Flash Gordon
Flash Gordon

Reputation: 21

Python3: Trying to read each file in a folder, and count how many \n are in each file

Long time searcher, first time caller. I'm trying to write some code for a co-worker to remove some of her tedious copy & pasting into excel to count the rows of each of her .txt files. I'm having some trouble getting my code to repeat correctly in Pycharm for every file after the first.

My task: Read each file within a folder and return a \n count for each file.

for files in os.listdir(".."):
    if files.endswith(".txt"):
        print(files)
        lines = -1
        try:
            f = open(files,"r")
            for line in files:
                lines += 1
        except:
            print("problem")
        print('%r has %r lines inside' % (files, lines))

So it's a little buggy. Layered for loops aren't my strong suit, but I cannot get it to return the next file count after the first file is read. Thanks.

Upvotes: 1

Views: 93

Answers (2)

dreamzboy
dreamzboy

Reputation: 841

Inside my testdir - /home/user/projects/python/test/ has the 2 files with contents.

test1.txt

a
b
c
d

test2.txt

e
f
g

Main Code

import os

testdir = '/home/user/projects/python/test'

for file in os.listdir (testdir):
    lc = 0     # line count - reset to zero for each file
    if file.endswith ('.txt'):
        filename = '%s/%s' % (testdir, file) # join 2 strings to get full path
        try:
            with open (filename) as f:
                for line in f:
                    lc += 1
        except:
            print ('Problem!')
    print ('%s has %s lines inside.' % (filename, lc))

Output

/home/user/projects/python/test/test1.txt has 4 lines inside.
/home/user/projects/python/test/test2.txt has 3 lines inside.

It is recommended to use with open () - no closing statement needed or manually use f.close () with each opened file. In another word, add f.close () after your line += 1 with the same indent as f.open ().

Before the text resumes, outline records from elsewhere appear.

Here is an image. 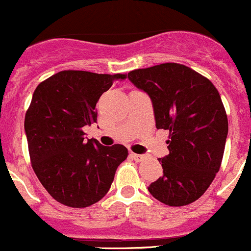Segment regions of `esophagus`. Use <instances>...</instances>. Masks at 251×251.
Instances as JSON below:
<instances>
[{"label": "esophagus", "instance_id": "34e87169", "mask_svg": "<svg viewBox=\"0 0 251 251\" xmlns=\"http://www.w3.org/2000/svg\"><path fill=\"white\" fill-rule=\"evenodd\" d=\"M131 156H132V159H135L136 161H142L146 159V155H143V154H135V153H131Z\"/></svg>", "mask_w": 251, "mask_h": 251}]
</instances>
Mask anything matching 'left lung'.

Perhaps it's more important to check whether the *.txt file exist than to check whether a file can be opened.

for file in os.listdir (testdir):
    lc = 0
    filename = '%s/%s' % (testdir, file)
    if file.endswith ('.txt') and os.path.isfile (filename):
        with open (filename) as f:
            for line in f:
                lc += 1
        print ('%s has %s lines inside.' % (filename, lc))
    else:
        print ('No such file - %s' % filename)

Upvotes: 1

user123567
user123567

Reputation: 13

I think this is what you want.

#!/usr/bin/python3
import os

def main():

    for files in os.listdir("PATH TO FOLDER CONTAINING THIS SCRIPT + TEXT FILES"):
        if files.endswith(".txt"):
            print(files)

            num_lines = sum(1 for line in open(files))

            print("problem")
            print('%r has %r lines inside' % (files, num_lines))

if __name__ == "__main__": main()

I just hunted around for some alternative ways to count the lines in files, and this is what I found. Please let us all know if it works or not.